TileFuse: A Fused Mixed-Precision Kernel Library for Efficient Quantized LLM Inference on AMD NPUs

With the growing demand for on-device LLM inference, edge SoCs increasingly integrate NPUs to improve performance and energy efficiency under tight power and thermal budgets. However, practical LLM deployment on current client NPUs remains difficult: widely used quantization formats such as AWQ do not map cleanly onto many existing NPU software stacks, which are often proprietary and expose limited low-level control. In this work, we present \textit{TileFuse}, a close-to-metal mixed-precision kernel library for AMD XDNA2 NPUs that targets transformer linear layers in quantized LLM inference. TileFuse brings practical low-bit formats such as AWQ-style W4A16 and W8A16 directly onto XDNA2, rather than forcing the model to be reshaped around an NPU-specific quantization scheme. TileFuse co-designs weight layout, metadata placement, mixed-precision microkernels, and array-level dataflow. Specifically, it fuses unpacking, dequantization, and GEMM/GEMV execution into a single kernel flow, introduces an interleaved pre-tiling layout that supports GEMM dimensions up to 32K, and redesigns GEMV dataflow to utilize the full 4x8 AIE array. Across kernel-level evaluations, TileFuse improves performance by up to 121.6% for GEMM and 281% for GEMV over full-precision baselines, while delivering more than 2x performance and energy-efficiency gains over strong iGPU baselines on GEMM. In end-to-end LLM experiments on Ryzen AI laptops, TileFuse achieves up to 2.0x lower prefilling latency with more than 64.6% lower energy consumption. Together, these results show that XDNA2 is a practical target for AWQ-style edge LLM inference and that native NPU support for off-the-shelf quantization can make NPUs substantially more usable in real client deployments.

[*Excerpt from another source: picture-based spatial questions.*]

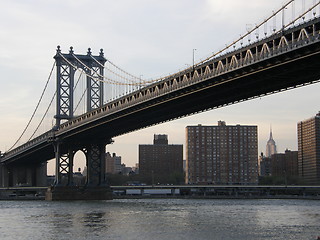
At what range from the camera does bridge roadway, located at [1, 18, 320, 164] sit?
5072cm

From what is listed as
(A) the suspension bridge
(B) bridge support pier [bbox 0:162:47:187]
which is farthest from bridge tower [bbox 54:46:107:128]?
(B) bridge support pier [bbox 0:162:47:187]

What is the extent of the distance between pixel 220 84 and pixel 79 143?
176ft

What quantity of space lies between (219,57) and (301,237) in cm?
2602

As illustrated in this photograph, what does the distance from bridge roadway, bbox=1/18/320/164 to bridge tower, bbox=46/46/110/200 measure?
590cm

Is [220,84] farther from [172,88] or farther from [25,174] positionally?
[25,174]

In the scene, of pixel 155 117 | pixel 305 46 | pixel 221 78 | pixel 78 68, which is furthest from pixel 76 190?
pixel 305 46

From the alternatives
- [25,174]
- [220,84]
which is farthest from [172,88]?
[25,174]

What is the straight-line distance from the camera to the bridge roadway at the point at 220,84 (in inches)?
1997

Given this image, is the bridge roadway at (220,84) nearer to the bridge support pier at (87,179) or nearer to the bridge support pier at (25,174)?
the bridge support pier at (87,179)

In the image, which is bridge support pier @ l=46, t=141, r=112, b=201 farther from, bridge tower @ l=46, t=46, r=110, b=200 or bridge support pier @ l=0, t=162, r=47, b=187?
bridge support pier @ l=0, t=162, r=47, b=187

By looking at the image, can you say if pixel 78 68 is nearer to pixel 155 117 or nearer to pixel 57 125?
pixel 57 125

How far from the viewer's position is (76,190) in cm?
10931

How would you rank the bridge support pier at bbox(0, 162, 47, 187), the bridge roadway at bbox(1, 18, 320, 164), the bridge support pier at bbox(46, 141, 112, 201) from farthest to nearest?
the bridge support pier at bbox(0, 162, 47, 187), the bridge support pier at bbox(46, 141, 112, 201), the bridge roadway at bbox(1, 18, 320, 164)

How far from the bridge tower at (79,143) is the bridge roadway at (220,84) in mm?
5902
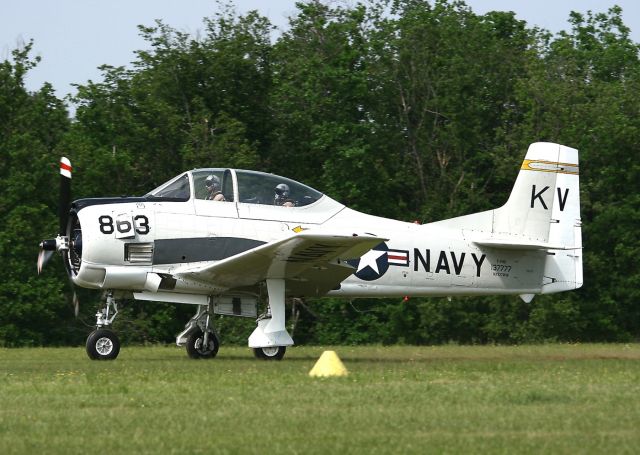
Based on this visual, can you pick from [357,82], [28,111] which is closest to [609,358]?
[357,82]

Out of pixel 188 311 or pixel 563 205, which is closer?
pixel 563 205

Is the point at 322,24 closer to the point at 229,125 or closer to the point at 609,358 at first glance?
the point at 229,125

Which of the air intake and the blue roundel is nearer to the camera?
the air intake

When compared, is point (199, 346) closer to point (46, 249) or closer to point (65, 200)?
point (46, 249)

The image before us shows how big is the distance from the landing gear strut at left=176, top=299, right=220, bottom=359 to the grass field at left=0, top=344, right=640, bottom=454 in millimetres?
1711

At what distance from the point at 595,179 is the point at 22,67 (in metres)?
16.1

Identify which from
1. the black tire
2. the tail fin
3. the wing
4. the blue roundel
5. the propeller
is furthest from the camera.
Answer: the tail fin

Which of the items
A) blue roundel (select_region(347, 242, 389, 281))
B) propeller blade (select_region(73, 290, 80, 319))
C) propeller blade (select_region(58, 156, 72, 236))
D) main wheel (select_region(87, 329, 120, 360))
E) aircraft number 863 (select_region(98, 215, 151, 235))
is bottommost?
propeller blade (select_region(73, 290, 80, 319))

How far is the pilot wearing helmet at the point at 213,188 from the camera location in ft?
49.9

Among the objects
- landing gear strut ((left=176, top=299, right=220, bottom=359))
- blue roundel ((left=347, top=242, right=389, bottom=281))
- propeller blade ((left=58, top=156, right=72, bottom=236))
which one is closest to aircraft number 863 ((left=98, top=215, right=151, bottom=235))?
propeller blade ((left=58, top=156, right=72, bottom=236))

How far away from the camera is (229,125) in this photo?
29.6 m

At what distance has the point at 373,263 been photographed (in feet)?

翻译：随着设备端大模型推理需求的增长，边缘SoC日益集成NPU以在严苛的功耗与热预算约束下提升性能与能效。然而，当前客户端NPU上的大模型实际部署仍面临挑战：诸如AWQ等广泛使用的量化格式难以直接映射到许多现有NPU软件栈，这些软件栈通常为专有系统且对底层控制暴露有限。本工作提出面向AMD XDNA2 NPU的底层混合精度核函数库TileFuse，专为量化大模型推理中的Transformer线性层设计。TileFuse将AWQ风格的W4A16与W8A16等实用低比特格式直接引入XDNA2，而非迫使模型适配NPU特有的量化方案。该库协同设计了权重布局、元数据放置、混合精度微核函数及阵列级数据流：具体而言，其将解包、反量化与GEMM/GEMV执行融合为单一核函数流，引入支持32K维度GEMM的交错预分块布局，并重设计GEMV数据流以充分利用4x8 AIE阵列。在核函数级评估中，TileFuse相比全精度基线实现GEMM性能提升高达121.6%、GEMV性能提升达281%；而在GEMM任务上，相较于强iGPU基线，其性能与能效增益均超过2倍。在Ryzen AI笔记本端到端大模型实验中，TileFuse实现预填充延迟最高降低2.0倍，能耗降低超过64.6%。综合实验表明：XDNA2是AWQ风格边缘大模型推理的实用平台，且NPU对现成量化方案的原生支持可大幅提升NPU在客户端实际部署中的可用性。